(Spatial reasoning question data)
================================
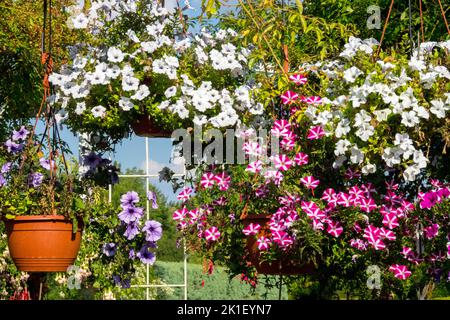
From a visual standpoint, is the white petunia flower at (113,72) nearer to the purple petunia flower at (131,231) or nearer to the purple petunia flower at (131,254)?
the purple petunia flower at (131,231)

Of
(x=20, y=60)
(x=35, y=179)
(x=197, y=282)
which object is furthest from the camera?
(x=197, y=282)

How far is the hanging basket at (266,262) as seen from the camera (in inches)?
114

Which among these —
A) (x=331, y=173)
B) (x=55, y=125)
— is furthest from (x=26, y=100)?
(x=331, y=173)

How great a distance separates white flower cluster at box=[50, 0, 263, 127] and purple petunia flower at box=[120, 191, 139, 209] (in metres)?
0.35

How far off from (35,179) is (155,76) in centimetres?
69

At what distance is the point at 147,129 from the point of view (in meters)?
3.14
================================
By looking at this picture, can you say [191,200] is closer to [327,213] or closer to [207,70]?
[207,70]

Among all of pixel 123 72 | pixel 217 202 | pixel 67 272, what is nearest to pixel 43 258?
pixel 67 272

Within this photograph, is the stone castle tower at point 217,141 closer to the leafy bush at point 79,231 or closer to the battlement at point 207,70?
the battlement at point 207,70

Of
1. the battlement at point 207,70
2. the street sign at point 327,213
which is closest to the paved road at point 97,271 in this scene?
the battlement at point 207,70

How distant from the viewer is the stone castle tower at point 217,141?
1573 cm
================================
Task requirements ▸
Report, in full, every line of the records that contains the word "castle". Case counts.

Final result ▸
Within this photograph, is the stone castle tower at point 217,141 closer to the leafy bush at point 79,231 or closer to the battlement at point 207,70?
How distant from the viewer is the stone castle tower at point 217,141?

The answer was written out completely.